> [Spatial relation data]
—————

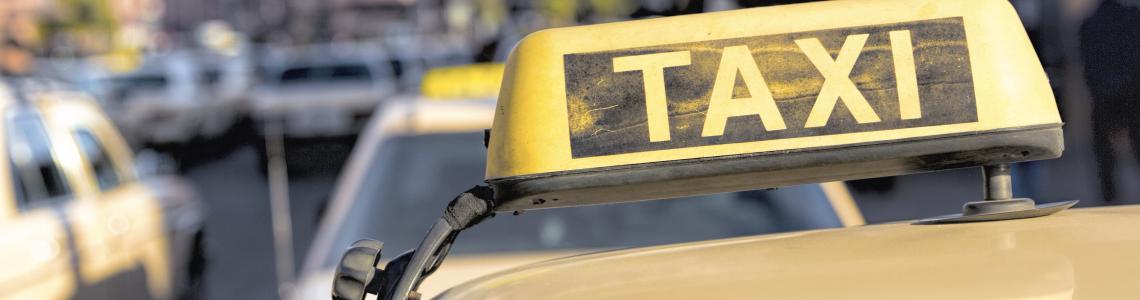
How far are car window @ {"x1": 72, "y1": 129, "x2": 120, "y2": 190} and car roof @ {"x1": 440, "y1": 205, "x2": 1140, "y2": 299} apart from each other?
16.6 feet

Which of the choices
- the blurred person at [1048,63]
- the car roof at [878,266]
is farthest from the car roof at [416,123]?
the blurred person at [1048,63]

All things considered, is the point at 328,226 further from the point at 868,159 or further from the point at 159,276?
the point at 159,276

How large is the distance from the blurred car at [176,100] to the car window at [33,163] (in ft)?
61.4

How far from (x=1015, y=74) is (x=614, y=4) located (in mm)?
81128

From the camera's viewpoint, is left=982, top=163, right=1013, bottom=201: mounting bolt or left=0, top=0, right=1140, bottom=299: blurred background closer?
left=982, top=163, right=1013, bottom=201: mounting bolt

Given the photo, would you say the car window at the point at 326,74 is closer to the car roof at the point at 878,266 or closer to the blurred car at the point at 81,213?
the blurred car at the point at 81,213

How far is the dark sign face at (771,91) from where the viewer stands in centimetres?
181

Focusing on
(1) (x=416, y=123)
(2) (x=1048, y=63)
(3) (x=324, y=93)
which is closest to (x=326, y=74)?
(3) (x=324, y=93)

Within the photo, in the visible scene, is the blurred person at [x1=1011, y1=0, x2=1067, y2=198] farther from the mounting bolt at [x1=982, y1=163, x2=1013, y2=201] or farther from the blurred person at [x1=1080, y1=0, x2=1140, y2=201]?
the mounting bolt at [x1=982, y1=163, x2=1013, y2=201]

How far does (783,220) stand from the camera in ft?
14.7

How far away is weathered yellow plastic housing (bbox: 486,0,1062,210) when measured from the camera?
1.81 m

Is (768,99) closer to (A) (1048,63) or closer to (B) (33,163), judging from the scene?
(B) (33,163)

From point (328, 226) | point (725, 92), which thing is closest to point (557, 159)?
point (725, 92)

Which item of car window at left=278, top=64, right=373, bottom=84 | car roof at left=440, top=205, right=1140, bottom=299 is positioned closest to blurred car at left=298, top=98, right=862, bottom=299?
car roof at left=440, top=205, right=1140, bottom=299
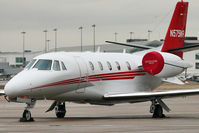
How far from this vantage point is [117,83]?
86.8 feet

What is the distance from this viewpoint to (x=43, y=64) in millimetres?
23297

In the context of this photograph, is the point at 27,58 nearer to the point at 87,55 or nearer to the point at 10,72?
the point at 10,72

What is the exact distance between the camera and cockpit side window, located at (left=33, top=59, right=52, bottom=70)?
2317cm

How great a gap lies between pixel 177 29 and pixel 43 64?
375 inches

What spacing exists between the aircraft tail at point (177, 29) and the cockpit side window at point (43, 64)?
8.10 m

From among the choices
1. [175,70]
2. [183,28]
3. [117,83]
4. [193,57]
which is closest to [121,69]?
[117,83]

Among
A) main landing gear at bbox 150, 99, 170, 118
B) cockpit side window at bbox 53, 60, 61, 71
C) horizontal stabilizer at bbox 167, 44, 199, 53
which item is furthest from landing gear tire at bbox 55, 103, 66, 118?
horizontal stabilizer at bbox 167, 44, 199, 53

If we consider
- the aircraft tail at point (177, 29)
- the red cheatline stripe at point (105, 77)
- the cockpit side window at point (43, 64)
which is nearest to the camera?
the cockpit side window at point (43, 64)

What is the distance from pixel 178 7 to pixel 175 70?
409 cm

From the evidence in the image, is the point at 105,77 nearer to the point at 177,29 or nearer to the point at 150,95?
the point at 150,95

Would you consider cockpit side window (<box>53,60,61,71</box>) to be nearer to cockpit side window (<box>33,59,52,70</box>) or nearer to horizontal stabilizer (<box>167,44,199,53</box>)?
cockpit side window (<box>33,59,52,70</box>)

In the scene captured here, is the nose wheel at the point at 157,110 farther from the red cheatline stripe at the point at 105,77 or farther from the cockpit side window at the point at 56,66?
the cockpit side window at the point at 56,66

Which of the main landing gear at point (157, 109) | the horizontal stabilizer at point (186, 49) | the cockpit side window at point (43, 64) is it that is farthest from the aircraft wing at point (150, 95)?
the cockpit side window at point (43, 64)

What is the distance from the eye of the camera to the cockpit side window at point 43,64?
76.0ft
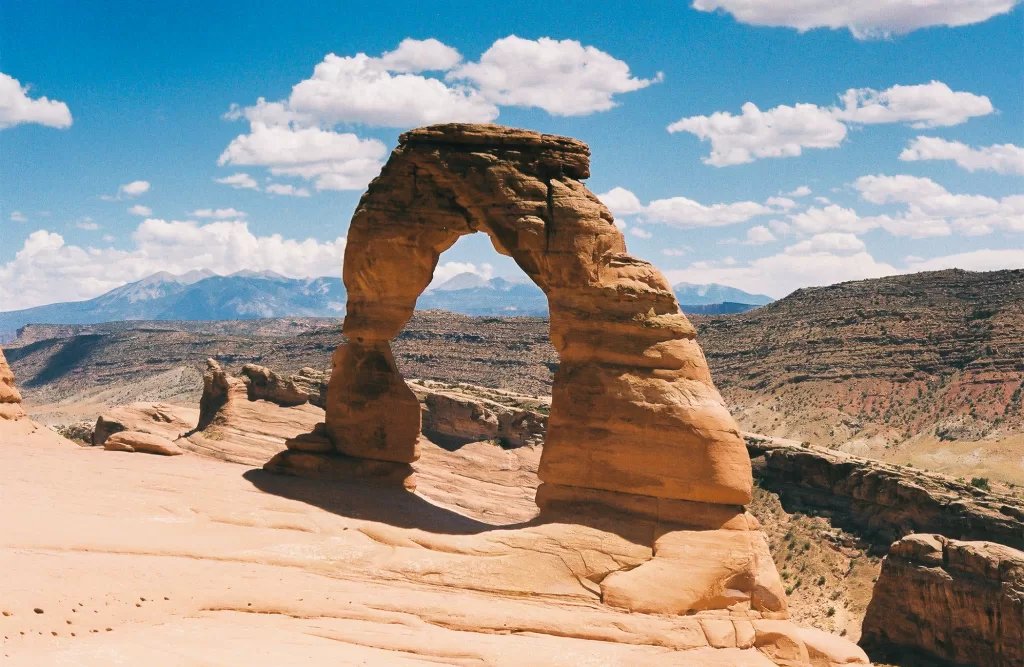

—————

> [Goal] List every line in the records above that contains the string "aircraft", treating uppercase and lowercase as different.

> [Exercise response]
What spacing exists between the aircraft tail at point (177, 29) and the cockpit side window at point (43, 64)?
- the aircraft tail at point (177, 29)
Which of the main landing gear at point (157, 109) | the horizontal stabilizer at point (186, 49) | the cockpit side window at point (43, 64) is it that is farthest from the aircraft wing at point (150, 95)?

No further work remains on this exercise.